Israel isn’t an abstract political entity floating free from
the Jewish people. It represents the collective expression of Jewish
self-determination after millennia of statelessness, persecution, and exile. To
single out the Jewish nation for moral condemnation while denying its right to
defend itself against an existential threat isn’t a neutral human rights
stance. It's the modern language of antisemitism dressed up in moral
vocabulary that makes it more socially acceptable.
There is no people on earth whose historical record on human
rights advocacy is stronger than that of the Jews, whether in exile or in
sovereignty. The same people now accused of genocide are the ones who marched
for civil rights, built legal frameworks for equality, advanced medicine,
science, and ethics, and consistently argued that human dignity is not
negotiable. To suggest that Jews suddenly abandoned those values the moment
they gained a state defies history, logic, and boots-on-the-ground facts.

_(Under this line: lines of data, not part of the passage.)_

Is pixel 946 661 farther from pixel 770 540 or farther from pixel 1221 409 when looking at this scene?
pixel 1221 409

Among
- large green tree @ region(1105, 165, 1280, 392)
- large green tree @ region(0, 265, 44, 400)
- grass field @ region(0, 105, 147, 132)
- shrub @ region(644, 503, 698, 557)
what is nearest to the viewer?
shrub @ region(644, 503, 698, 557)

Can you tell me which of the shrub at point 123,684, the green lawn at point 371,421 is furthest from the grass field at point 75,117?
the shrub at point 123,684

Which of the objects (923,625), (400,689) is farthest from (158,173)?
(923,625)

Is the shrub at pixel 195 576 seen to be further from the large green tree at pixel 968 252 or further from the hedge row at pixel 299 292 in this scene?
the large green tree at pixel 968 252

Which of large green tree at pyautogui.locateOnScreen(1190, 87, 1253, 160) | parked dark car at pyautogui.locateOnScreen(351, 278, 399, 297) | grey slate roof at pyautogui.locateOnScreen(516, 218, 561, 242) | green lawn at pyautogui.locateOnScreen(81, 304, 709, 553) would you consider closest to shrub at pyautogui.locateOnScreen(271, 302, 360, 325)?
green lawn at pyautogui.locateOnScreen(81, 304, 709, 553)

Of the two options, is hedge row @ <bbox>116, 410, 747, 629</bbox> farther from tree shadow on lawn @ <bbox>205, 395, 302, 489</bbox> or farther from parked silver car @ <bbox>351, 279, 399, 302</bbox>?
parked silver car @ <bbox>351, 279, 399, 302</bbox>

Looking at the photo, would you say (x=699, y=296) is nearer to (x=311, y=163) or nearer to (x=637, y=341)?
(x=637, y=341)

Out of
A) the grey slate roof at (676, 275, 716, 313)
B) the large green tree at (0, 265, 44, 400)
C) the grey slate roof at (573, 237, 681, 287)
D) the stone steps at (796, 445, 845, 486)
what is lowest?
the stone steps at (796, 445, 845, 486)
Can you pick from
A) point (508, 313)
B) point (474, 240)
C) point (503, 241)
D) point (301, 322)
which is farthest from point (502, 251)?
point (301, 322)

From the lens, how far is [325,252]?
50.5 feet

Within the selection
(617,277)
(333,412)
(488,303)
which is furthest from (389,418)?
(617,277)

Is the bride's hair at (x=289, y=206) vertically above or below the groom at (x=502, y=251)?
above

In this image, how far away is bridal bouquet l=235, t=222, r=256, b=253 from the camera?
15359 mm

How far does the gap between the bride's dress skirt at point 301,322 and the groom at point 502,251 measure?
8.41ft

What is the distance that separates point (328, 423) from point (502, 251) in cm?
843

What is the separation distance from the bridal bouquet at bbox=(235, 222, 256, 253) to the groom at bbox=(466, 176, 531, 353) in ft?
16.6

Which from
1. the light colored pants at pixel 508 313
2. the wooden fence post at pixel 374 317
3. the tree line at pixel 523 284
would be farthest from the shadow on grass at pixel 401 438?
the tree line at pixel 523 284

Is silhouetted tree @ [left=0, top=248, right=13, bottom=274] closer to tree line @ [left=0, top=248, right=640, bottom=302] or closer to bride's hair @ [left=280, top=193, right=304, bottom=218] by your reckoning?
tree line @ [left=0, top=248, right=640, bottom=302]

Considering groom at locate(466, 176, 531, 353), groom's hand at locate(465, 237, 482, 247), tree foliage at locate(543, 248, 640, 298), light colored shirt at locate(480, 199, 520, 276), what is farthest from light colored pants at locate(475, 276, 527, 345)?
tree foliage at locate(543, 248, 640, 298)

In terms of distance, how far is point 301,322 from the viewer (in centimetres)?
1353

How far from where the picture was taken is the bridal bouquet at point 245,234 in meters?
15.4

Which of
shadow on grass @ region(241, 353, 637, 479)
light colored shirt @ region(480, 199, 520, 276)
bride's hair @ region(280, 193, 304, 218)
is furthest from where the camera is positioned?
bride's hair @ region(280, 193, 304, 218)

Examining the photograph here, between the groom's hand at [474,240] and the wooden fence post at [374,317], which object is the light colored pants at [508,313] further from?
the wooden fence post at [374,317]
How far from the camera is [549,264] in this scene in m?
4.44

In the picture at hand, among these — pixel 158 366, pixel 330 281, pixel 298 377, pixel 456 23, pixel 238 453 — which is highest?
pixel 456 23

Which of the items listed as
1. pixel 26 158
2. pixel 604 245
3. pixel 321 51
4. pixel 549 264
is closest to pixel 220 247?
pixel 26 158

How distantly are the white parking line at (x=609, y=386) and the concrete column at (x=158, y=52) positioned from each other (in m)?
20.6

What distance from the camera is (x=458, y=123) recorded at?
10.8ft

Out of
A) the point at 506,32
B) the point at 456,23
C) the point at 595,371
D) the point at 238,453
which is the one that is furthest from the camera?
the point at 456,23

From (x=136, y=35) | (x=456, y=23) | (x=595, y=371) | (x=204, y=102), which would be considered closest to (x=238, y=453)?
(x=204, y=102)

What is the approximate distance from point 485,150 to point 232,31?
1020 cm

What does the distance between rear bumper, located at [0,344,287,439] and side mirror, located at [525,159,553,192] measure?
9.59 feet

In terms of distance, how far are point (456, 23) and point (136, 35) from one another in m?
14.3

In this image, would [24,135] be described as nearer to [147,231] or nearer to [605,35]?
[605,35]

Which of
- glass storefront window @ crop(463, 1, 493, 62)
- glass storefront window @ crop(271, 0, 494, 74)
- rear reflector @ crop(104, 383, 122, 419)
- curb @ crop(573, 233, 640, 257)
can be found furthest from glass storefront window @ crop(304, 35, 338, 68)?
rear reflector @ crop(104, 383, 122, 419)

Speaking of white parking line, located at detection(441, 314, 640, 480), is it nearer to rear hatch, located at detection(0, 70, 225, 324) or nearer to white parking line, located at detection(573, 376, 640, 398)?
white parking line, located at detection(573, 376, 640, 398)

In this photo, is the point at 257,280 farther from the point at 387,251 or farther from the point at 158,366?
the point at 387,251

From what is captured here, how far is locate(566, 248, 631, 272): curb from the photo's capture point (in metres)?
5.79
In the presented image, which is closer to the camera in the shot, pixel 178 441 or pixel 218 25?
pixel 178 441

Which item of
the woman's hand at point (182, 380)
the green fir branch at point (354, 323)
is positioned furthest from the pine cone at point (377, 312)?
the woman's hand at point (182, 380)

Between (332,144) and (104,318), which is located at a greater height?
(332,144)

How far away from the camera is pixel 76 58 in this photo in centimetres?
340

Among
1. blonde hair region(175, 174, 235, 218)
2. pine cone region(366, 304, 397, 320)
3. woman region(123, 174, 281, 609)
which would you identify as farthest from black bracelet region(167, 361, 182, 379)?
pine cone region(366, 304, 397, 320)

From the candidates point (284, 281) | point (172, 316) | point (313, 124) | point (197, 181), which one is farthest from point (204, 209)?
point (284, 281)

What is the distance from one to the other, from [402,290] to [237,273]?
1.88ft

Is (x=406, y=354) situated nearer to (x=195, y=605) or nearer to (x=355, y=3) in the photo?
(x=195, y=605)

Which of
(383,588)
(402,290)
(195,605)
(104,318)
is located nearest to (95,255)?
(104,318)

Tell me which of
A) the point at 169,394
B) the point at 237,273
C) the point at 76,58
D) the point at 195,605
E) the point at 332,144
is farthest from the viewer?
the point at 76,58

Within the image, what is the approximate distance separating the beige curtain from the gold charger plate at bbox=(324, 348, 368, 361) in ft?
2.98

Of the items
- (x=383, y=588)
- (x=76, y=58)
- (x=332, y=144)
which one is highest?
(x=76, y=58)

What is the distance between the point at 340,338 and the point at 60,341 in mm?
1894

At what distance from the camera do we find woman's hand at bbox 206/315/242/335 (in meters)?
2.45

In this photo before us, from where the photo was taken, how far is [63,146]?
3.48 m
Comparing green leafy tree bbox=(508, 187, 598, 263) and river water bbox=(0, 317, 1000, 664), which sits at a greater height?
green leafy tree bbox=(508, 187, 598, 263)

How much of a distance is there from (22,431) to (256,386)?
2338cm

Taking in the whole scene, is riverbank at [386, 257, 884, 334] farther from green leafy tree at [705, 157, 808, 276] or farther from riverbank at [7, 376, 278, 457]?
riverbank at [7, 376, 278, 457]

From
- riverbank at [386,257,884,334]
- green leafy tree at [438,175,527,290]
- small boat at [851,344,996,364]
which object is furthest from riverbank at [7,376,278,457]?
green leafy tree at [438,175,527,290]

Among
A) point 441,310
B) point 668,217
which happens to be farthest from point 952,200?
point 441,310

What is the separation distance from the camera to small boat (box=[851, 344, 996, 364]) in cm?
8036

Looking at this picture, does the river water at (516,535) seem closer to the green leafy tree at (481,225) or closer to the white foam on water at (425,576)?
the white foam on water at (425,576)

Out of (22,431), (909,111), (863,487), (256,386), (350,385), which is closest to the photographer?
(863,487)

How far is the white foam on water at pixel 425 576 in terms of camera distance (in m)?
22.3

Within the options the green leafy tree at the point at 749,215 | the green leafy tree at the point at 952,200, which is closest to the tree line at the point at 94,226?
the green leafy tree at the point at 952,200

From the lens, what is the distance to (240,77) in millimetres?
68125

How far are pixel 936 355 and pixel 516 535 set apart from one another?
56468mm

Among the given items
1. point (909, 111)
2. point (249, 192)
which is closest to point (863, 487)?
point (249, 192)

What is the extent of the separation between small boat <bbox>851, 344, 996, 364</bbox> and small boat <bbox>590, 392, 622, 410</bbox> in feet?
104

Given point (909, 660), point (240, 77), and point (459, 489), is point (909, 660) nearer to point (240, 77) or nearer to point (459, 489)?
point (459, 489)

This moment feels bleak, but it isn’t new. The Jewish people
entered Egypt as a family of seventy and emerged generations later as a nation,
enslaved precisely because they had grown strong and remained distinct. That oppression
led directly to the Exodus. From there, the pattern repeated across history, through superpowers like Babylon, Persia, Rome, Greece, Spain, and eventually, the rest of Europe,
across continents and centuries. Each era found its own justification. Each
claimed moral high ground. Each insisted that the Jews were the problem.
And yet, we remain.
In his essay Concerning the Jews, Mark Twain marveled
at this persistence. He listed the great civilizations that rose, dominated the
world, and vanished, while the Jewish people endured, unchanged in vitality and
contribution. He asked the obvious question: What is the secret of Jewish
immortality?
We know the answer. It isn’t power, numbers, or
circumstance. It’s the covenant. A shared promise that we wouldn’t abandon G-d,
and that He wouldn’t abandon us. That promise has carried us through every
exile and every threat, and it continues to do so now. Which is why we Jews continue to speak, to advocate, and to
show up for others, even when it’s uncomfortable or unpopular. Not because it’s
safe or earns approval, but because it’s who we are - it’s
in our DNA.
That same instinct hasn’t disappeared. It’s how Jews have
consistently responded whenever we’ve been granted stability, influence, or
safety: by turning outward and taking responsibility for those who can’t
protect themselves. At The Ark, that commitment shows up every day through
client advocacy, supporting the vulnerable, and restoring dignity to the people society often overlooks, not as a slogan or a political stance, but as a lived
expression of the same values that have guided the Jewish people from the moment of its inception.
Pharaoh forgot Yosef. Many nations have since followed suit. History suggests others will again. But the Jewish people are still
here, and we’ll continue to be a light unto the nations, not because the world
always welcomes it, but because that's who we are.